Required task:
Can you output the material exactly as written, minus any pictures it holds?

(Rows from a spatial reasoning dataset)
════════

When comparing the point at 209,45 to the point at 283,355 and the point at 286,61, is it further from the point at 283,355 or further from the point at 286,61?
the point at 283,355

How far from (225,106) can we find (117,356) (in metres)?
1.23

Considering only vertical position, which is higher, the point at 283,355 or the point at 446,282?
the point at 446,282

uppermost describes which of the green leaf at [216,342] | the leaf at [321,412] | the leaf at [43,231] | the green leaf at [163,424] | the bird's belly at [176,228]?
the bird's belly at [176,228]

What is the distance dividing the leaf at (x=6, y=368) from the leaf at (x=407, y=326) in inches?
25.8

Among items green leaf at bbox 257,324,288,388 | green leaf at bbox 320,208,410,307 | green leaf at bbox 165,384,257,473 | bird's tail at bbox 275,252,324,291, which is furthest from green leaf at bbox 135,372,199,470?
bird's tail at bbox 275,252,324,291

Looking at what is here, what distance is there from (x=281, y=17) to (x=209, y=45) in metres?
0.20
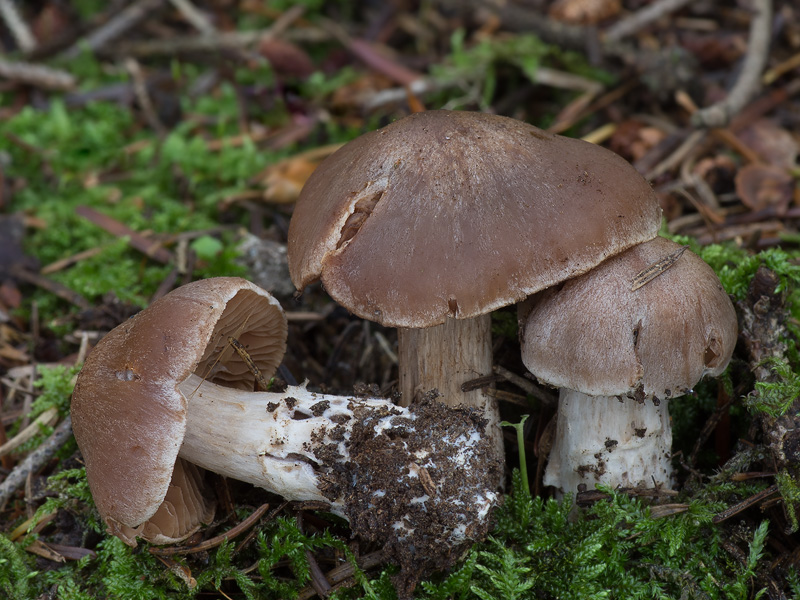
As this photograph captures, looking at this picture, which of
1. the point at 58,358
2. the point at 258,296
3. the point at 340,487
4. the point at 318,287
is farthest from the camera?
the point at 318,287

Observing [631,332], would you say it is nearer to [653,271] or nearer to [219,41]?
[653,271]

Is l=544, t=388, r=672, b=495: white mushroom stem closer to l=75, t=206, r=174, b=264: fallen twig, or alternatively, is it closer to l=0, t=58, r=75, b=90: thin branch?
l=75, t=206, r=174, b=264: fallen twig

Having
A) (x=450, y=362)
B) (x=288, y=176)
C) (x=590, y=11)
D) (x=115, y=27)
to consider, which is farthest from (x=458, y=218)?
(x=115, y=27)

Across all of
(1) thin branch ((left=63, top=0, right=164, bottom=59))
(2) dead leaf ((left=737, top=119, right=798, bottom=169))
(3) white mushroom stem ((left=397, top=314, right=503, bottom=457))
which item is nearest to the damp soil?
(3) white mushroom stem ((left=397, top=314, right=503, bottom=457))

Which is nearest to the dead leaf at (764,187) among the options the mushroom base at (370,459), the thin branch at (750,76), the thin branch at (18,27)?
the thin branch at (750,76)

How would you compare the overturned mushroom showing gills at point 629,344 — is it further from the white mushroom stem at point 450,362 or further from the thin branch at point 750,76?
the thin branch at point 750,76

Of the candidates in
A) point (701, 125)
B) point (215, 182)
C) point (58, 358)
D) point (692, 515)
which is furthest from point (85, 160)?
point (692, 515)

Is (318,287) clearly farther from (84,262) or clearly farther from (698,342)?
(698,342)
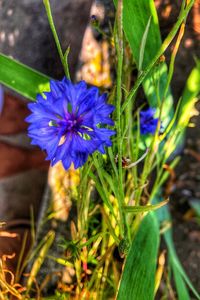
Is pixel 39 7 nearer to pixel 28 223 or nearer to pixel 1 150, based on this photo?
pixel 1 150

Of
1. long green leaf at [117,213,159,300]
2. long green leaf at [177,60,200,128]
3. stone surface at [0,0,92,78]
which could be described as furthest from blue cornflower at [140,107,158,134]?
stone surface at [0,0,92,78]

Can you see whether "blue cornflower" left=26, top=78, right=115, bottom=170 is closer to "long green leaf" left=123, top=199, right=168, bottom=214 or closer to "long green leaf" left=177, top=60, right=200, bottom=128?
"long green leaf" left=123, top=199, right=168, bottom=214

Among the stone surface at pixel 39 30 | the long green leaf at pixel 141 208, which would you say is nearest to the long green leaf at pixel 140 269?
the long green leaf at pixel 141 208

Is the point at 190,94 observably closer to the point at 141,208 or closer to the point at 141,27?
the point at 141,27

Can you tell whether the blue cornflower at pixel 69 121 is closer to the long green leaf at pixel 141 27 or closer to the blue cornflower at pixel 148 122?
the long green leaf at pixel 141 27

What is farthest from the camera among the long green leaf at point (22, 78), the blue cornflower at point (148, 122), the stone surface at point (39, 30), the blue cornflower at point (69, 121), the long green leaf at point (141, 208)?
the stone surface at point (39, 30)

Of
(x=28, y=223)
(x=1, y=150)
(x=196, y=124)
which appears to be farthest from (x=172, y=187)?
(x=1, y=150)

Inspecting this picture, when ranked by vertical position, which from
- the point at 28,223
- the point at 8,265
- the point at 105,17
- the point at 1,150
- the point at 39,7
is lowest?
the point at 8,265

════════

The completed task:
When comparing the point at 209,45 to the point at 283,355 and the point at 286,61, is it further from the point at 283,355 or further from the point at 286,61?
the point at 283,355

How far from (225,106) can we find (117,356) (in metres)?
1.23

Considering only vertical position, which is higher, the point at 283,355 or the point at 446,282?
the point at 446,282

uppermost describes which of the green leaf at [216,342] | the leaf at [321,412] | the leaf at [43,231] | the green leaf at [163,424] | the bird's belly at [176,228]?
the bird's belly at [176,228]

What is the distance dividing the leaf at (x=6, y=368) from the leaf at (x=407, y=326) in inches?
25.8

Among items green leaf at bbox 257,324,288,388 | green leaf at bbox 320,208,410,307 | green leaf at bbox 165,384,257,473 | bird's tail at bbox 275,252,324,291, which is furthest from green leaf at bbox 135,372,199,470?
bird's tail at bbox 275,252,324,291

Looking at what is here, what distance is there from (x=281, y=17) to (x=209, y=45) in metres?
0.20
As this photograph captures, looking at this picture, which of
1. the point at 58,358
2. the point at 258,296
3. the point at 340,487
4. the point at 318,287
is farthest from the camera?
the point at 318,287

Observing [631,332], would you say it is nearer to [653,271] or nearer to [219,41]?
[653,271]

Is l=544, t=388, r=672, b=495: white mushroom stem closer to l=75, t=206, r=174, b=264: fallen twig, or alternatively, is it closer to l=0, t=58, r=75, b=90: thin branch?
l=75, t=206, r=174, b=264: fallen twig

Having
A) (x=450, y=362)
B) (x=288, y=176)
C) (x=590, y=11)
D) (x=115, y=27)
to consider, which is farthest from (x=458, y=218)?
(x=115, y=27)

Across all of
(1) thin branch ((left=63, top=0, right=164, bottom=59))
(2) dead leaf ((left=737, top=119, right=798, bottom=169))
(3) white mushroom stem ((left=397, top=314, right=503, bottom=457))
which item is nearest to the damp soil?
(3) white mushroom stem ((left=397, top=314, right=503, bottom=457))

Which is nearest to the dead leaf at (764,187) among the options the mushroom base at (370,459), the thin branch at (750,76), the thin branch at (18,27)?
the thin branch at (750,76)

How would you compare the overturned mushroom showing gills at point 629,344 — is it further from the white mushroom stem at point 450,362 or further from the thin branch at point 750,76?
the thin branch at point 750,76

Of the candidates in
A) point (701, 125)
B) point (215, 182)
C) point (58, 358)
D) point (692, 515)
which is furthest from point (85, 160)?
point (692, 515)

Is (318,287) clearly farther from (84,262) or clearly farther from (698,342)?
(698,342)
Is pixel 39 7 nearer to pixel 28 223 or nearer to pixel 1 150, based on this photo?
pixel 1 150

Of
1. long green leaf at [117,213,159,300]
2. long green leaf at [177,60,200,128]
3. stone surface at [0,0,92,78]
which could be described as furthest from blue cornflower at [140,107,158,134]?
stone surface at [0,0,92,78]

Can you see whether "blue cornflower" left=26, top=78, right=115, bottom=170 is closer to "long green leaf" left=123, top=199, right=168, bottom=214 or closer to "long green leaf" left=177, top=60, right=200, bottom=128?
"long green leaf" left=123, top=199, right=168, bottom=214

Among the stone surface at pixel 39 30 | the long green leaf at pixel 141 208, which would you say is nearest to the long green leaf at pixel 140 269?
the long green leaf at pixel 141 208

Is the point at 190,94 observably closer to the point at 141,208 or closer to the point at 141,27?
the point at 141,27

Can you tell whether the blue cornflower at pixel 69 121 is closer to the long green leaf at pixel 141 27 or closer to the blue cornflower at pixel 148 122?
the long green leaf at pixel 141 27

What is farthest from the camera among the long green leaf at point (22, 78), the blue cornflower at point (148, 122), the stone surface at point (39, 30), the blue cornflower at point (69, 121), the long green leaf at point (141, 208)?
the stone surface at point (39, 30)

Of
(x=28, y=223)
(x=1, y=150)
(x=196, y=124)
which appears to be farthest from (x=172, y=187)?
(x=1, y=150)

Inspecting this picture, when ranked by vertical position, which from
- the point at 28,223
- the point at 8,265
- the point at 105,17
- the point at 1,150
- the point at 39,7
is lowest?
the point at 8,265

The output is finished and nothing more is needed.